By the way: I know that somewhere between 90 and 97 people subscribe and plenty of people read this little blog. Anyone have any favorite messing-with-the-narrator-function works they’d like to share?
*I’m happy to say that Eggers never uses all-caps.
**A couple of my favorites in this category are Tim O’Brien’s The Lake of the Woods and Neil Gaiman’s Anansi Boys.

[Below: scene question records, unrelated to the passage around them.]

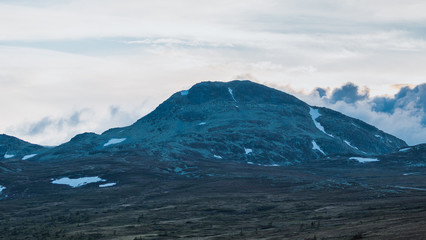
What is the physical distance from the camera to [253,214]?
4587 inches

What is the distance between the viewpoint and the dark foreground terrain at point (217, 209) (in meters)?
79.2

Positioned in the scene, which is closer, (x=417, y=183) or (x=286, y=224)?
(x=286, y=224)

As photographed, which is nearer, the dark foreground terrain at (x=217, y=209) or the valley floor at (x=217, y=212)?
the valley floor at (x=217, y=212)

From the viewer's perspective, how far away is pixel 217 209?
125812 mm

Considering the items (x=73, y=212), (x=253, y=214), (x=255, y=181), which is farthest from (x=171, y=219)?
(x=255, y=181)

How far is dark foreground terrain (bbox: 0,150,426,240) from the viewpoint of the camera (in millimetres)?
79250

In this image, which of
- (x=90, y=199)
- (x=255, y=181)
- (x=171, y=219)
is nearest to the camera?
(x=171, y=219)

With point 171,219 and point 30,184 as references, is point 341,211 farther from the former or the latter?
point 30,184

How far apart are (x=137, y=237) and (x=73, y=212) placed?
58439 mm

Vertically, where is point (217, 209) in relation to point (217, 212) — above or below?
above

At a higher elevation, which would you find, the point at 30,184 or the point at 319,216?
the point at 30,184

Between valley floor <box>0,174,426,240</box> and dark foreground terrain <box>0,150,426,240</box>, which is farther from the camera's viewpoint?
dark foreground terrain <box>0,150,426,240</box>

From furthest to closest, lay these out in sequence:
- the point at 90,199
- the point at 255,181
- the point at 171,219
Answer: the point at 255,181, the point at 90,199, the point at 171,219

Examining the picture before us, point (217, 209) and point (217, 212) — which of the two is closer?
point (217, 212)
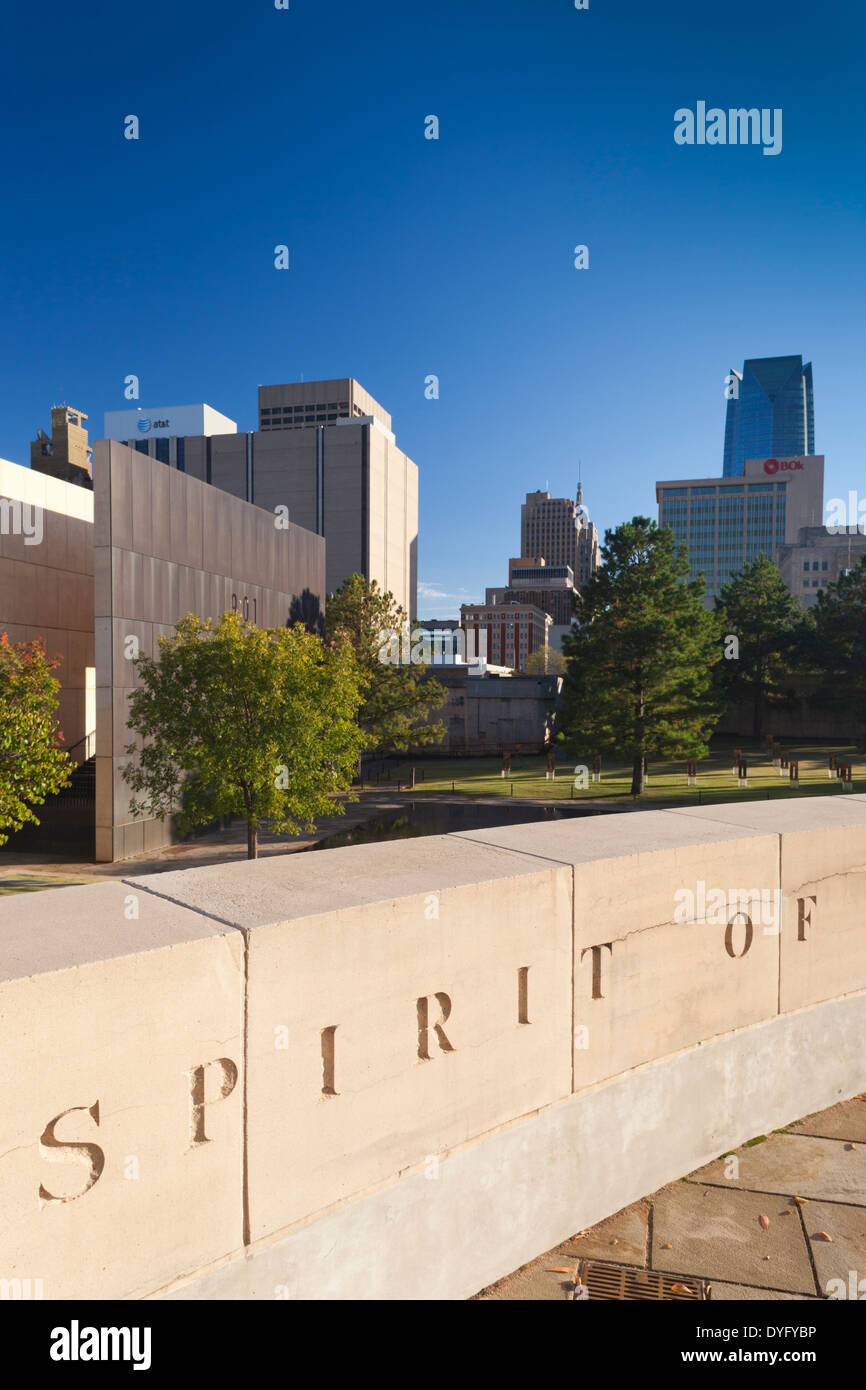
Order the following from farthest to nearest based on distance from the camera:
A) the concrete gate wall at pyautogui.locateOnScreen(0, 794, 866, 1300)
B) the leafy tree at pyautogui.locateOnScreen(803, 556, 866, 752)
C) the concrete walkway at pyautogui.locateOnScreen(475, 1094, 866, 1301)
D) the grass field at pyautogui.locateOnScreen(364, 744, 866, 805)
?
the leafy tree at pyautogui.locateOnScreen(803, 556, 866, 752) → the grass field at pyautogui.locateOnScreen(364, 744, 866, 805) → the concrete walkway at pyautogui.locateOnScreen(475, 1094, 866, 1301) → the concrete gate wall at pyautogui.locateOnScreen(0, 794, 866, 1300)

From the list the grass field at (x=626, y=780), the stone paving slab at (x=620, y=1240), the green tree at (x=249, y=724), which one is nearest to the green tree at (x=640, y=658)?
the grass field at (x=626, y=780)

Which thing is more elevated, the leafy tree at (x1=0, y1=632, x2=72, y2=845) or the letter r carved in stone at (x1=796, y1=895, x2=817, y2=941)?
the leafy tree at (x1=0, y1=632, x2=72, y2=845)

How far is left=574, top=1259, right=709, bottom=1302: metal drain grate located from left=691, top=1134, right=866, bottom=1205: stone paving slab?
0.98 m

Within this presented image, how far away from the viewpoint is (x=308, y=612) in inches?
1535

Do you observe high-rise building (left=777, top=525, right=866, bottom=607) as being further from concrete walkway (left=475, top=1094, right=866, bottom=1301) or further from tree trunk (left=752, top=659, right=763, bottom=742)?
concrete walkway (left=475, top=1094, right=866, bottom=1301)

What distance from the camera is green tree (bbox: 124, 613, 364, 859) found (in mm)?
20781

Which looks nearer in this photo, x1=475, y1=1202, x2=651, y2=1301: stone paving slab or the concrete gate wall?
the concrete gate wall

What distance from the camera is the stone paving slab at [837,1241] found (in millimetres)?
4055

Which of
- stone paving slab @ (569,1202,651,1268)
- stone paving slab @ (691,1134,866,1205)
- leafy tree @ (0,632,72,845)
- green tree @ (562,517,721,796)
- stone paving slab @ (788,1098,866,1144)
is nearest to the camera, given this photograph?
stone paving slab @ (569,1202,651,1268)

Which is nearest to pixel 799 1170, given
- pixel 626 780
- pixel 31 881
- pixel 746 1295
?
pixel 746 1295

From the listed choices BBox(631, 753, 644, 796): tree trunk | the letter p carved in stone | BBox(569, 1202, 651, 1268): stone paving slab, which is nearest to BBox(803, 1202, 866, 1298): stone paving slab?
BBox(569, 1202, 651, 1268): stone paving slab

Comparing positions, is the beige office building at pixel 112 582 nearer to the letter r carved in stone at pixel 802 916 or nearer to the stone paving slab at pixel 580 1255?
the letter r carved in stone at pixel 802 916

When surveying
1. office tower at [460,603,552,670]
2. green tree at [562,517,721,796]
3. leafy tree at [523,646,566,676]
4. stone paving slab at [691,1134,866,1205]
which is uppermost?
office tower at [460,603,552,670]

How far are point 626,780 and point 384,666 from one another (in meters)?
13.9
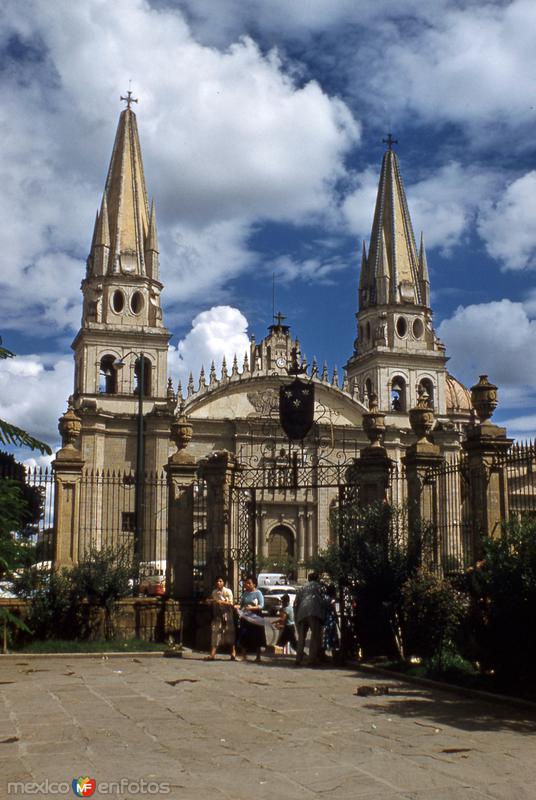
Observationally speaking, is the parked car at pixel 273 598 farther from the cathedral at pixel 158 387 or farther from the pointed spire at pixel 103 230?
the pointed spire at pixel 103 230

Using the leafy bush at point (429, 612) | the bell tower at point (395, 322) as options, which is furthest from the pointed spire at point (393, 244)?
the leafy bush at point (429, 612)

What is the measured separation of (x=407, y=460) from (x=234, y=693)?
17.4 feet

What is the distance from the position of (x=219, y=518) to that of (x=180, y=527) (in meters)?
0.68

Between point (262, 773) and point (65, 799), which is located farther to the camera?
point (262, 773)

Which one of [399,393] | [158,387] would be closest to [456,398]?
[399,393]

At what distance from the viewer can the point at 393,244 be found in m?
55.0

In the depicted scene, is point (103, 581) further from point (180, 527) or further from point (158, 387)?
point (158, 387)

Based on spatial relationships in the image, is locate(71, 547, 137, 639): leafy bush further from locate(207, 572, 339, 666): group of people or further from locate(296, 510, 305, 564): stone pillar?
→ locate(296, 510, 305, 564): stone pillar

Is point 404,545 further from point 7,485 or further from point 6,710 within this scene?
point 7,485

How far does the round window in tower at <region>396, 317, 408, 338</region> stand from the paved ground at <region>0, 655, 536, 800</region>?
1760 inches

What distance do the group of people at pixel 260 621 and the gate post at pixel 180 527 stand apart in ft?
4.04

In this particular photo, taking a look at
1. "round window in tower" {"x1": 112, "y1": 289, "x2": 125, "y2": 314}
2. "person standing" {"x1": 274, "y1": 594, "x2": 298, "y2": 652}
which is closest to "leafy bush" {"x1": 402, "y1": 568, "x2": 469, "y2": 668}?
"person standing" {"x1": 274, "y1": 594, "x2": 298, "y2": 652}

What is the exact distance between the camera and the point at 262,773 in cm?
621

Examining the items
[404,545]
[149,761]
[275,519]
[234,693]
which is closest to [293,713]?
[234,693]
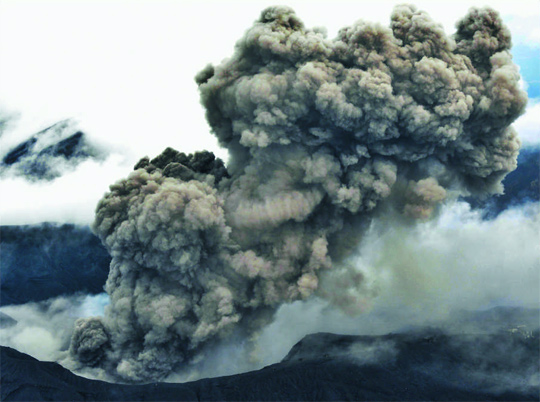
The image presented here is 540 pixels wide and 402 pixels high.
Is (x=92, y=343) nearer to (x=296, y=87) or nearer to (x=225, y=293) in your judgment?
(x=225, y=293)

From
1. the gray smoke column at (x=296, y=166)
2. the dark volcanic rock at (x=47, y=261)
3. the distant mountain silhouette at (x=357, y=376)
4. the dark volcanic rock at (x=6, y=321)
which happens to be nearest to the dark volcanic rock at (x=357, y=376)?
the distant mountain silhouette at (x=357, y=376)

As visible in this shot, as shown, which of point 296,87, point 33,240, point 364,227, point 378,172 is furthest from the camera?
point 33,240

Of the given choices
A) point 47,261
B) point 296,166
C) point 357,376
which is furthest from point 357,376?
point 47,261

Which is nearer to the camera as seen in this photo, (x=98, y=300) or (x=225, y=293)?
(x=225, y=293)

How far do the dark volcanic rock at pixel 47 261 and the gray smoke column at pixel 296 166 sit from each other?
4130cm

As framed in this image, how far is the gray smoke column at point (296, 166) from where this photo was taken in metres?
21.1

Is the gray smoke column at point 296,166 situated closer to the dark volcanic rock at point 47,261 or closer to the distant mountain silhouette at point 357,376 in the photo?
the distant mountain silhouette at point 357,376

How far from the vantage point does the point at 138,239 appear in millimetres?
22875

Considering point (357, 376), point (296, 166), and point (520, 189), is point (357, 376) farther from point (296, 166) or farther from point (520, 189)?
point (520, 189)

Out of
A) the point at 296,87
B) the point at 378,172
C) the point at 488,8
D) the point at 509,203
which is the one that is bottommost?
the point at 378,172

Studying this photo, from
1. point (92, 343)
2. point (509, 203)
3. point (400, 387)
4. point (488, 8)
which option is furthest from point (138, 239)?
point (509, 203)

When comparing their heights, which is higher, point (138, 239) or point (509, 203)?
point (509, 203)

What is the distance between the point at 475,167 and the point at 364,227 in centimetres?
594

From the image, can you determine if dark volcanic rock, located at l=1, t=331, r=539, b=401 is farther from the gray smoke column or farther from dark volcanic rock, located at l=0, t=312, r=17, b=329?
dark volcanic rock, located at l=0, t=312, r=17, b=329
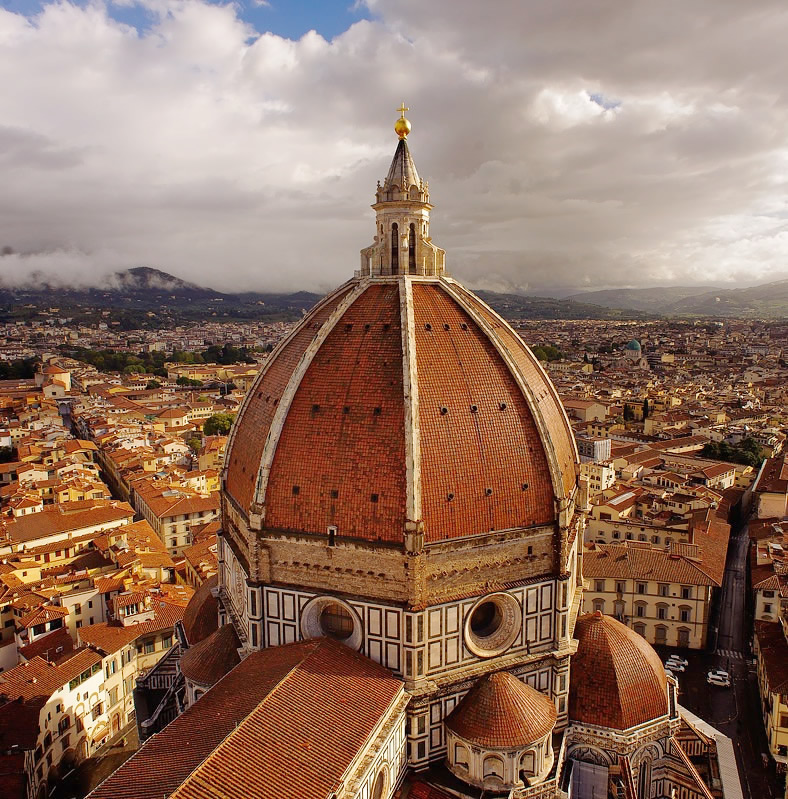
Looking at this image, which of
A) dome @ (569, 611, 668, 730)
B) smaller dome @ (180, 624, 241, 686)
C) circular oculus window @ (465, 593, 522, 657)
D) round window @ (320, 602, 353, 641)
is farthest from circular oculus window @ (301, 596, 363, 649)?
dome @ (569, 611, 668, 730)

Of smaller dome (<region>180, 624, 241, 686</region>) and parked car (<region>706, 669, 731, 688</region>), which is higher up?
smaller dome (<region>180, 624, 241, 686</region>)

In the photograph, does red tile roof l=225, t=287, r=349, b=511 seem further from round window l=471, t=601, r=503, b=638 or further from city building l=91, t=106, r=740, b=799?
round window l=471, t=601, r=503, b=638

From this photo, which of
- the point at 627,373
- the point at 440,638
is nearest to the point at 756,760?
the point at 440,638

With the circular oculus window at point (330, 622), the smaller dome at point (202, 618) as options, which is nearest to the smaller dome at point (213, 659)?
the smaller dome at point (202, 618)

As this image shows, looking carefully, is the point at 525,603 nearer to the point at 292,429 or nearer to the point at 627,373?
the point at 292,429

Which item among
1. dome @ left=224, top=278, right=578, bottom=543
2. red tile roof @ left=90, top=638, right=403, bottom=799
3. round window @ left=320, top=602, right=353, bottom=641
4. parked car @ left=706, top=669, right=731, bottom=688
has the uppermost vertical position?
dome @ left=224, top=278, right=578, bottom=543

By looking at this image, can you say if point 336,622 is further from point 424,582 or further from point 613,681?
point 613,681
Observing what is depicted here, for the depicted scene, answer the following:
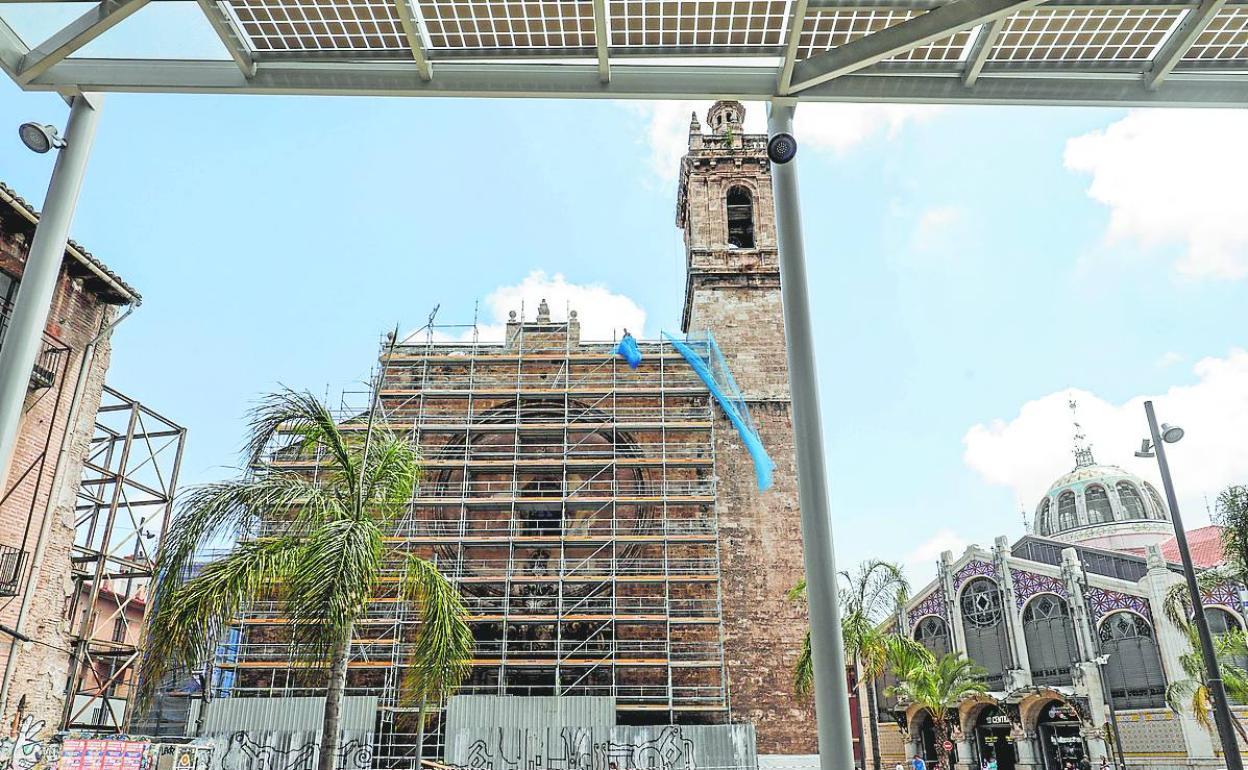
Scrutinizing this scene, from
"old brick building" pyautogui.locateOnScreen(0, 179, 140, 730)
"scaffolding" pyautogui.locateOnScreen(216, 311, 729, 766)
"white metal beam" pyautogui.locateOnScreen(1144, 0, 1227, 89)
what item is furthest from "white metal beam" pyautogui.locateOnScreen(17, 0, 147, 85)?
"scaffolding" pyautogui.locateOnScreen(216, 311, 729, 766)

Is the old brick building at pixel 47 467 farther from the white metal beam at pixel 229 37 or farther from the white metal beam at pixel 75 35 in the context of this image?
the white metal beam at pixel 229 37

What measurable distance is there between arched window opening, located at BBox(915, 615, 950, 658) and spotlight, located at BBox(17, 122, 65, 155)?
3675 cm

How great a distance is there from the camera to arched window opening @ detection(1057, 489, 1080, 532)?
48062 millimetres

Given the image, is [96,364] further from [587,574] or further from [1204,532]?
[1204,532]

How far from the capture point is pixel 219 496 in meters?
7.17

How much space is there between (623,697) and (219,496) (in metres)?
17.3

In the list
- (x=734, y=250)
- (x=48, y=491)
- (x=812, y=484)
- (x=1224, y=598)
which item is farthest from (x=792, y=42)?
(x=1224, y=598)

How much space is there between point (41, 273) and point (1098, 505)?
52660 millimetres

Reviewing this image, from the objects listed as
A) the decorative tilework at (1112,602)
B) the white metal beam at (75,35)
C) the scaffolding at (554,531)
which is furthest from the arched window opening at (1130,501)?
the white metal beam at (75,35)

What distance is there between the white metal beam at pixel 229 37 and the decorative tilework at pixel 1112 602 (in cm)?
3334

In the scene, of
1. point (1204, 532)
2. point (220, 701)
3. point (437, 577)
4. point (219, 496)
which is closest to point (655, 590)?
point (220, 701)

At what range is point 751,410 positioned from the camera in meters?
27.0

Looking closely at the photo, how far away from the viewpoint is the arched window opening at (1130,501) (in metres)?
46.3

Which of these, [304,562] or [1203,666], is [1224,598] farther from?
[304,562]
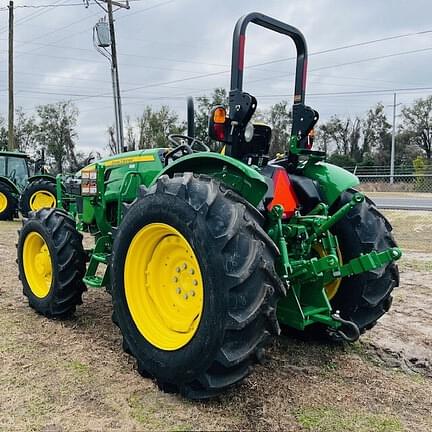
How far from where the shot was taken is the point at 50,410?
278 centimetres

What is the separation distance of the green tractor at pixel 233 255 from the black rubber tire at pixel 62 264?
1 centimetres

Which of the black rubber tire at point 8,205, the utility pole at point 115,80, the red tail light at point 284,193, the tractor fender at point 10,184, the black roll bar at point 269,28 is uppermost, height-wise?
the utility pole at point 115,80

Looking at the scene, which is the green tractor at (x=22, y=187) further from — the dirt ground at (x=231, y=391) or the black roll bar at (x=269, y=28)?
the black roll bar at (x=269, y=28)

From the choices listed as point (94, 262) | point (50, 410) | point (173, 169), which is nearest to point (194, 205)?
point (173, 169)

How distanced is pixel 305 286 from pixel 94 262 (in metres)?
1.91

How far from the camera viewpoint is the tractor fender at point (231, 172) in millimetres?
2883

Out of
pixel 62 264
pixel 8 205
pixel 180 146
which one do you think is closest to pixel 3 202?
pixel 8 205

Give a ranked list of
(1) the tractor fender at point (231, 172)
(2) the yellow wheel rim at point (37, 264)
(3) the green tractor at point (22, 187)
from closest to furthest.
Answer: (1) the tractor fender at point (231, 172) < (2) the yellow wheel rim at point (37, 264) < (3) the green tractor at point (22, 187)

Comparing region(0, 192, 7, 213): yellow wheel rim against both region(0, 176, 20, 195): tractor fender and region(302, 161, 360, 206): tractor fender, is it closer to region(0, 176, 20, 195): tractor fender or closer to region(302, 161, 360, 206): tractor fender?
region(0, 176, 20, 195): tractor fender

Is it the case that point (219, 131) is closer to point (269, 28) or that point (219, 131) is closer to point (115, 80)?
point (269, 28)

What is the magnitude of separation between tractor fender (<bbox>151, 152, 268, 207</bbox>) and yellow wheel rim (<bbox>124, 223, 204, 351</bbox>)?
466 mm

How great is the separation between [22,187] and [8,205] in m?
1.01

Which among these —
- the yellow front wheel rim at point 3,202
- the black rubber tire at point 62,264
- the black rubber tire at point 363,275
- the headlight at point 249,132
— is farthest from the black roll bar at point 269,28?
the yellow front wheel rim at point 3,202

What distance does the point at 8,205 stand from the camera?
13891 mm
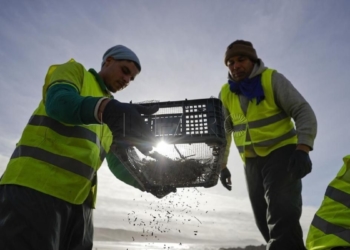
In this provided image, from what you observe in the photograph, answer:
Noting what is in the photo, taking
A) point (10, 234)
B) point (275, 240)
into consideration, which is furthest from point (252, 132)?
point (10, 234)

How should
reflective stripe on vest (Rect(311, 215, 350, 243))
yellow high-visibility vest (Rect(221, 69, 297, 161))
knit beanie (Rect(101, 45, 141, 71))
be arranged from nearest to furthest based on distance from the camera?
reflective stripe on vest (Rect(311, 215, 350, 243)) < knit beanie (Rect(101, 45, 141, 71)) < yellow high-visibility vest (Rect(221, 69, 297, 161))

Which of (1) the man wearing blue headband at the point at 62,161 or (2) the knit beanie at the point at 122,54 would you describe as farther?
(2) the knit beanie at the point at 122,54

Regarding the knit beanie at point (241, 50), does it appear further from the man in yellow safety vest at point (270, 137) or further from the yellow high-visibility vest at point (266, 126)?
the yellow high-visibility vest at point (266, 126)

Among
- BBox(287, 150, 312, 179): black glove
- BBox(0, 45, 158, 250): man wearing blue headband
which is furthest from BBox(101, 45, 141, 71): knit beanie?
BBox(287, 150, 312, 179): black glove

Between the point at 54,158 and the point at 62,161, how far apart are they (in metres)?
0.05

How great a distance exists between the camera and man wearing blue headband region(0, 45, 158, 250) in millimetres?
1496

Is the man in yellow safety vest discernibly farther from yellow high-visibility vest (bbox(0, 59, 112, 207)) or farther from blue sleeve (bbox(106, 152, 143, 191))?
yellow high-visibility vest (bbox(0, 59, 112, 207))

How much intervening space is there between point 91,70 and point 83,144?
64 centimetres

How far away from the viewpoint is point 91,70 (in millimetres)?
2350

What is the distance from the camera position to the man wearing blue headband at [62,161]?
150cm

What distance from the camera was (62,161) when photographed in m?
1.84

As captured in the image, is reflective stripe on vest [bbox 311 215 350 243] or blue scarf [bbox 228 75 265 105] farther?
blue scarf [bbox 228 75 265 105]

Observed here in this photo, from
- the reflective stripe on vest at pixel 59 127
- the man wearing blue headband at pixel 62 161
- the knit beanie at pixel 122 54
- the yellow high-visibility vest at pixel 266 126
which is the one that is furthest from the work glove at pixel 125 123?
the yellow high-visibility vest at pixel 266 126

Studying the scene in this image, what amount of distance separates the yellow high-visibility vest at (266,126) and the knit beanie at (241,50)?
0.68ft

In the former, the narrator (presumably a journalist) speaks to the reader via occasional, cryptic footnotes that confound rather than clarify the story. The latter is reasonably straight-forward third-person omnipotent, except for a few passages in which it seems that Anansi the trickster god is singing the story to the reader; the effect is marvelous.
***Namely, his parents’ almost simultaneous deaths from cancer and his subsequent guardianship of a brother half his age.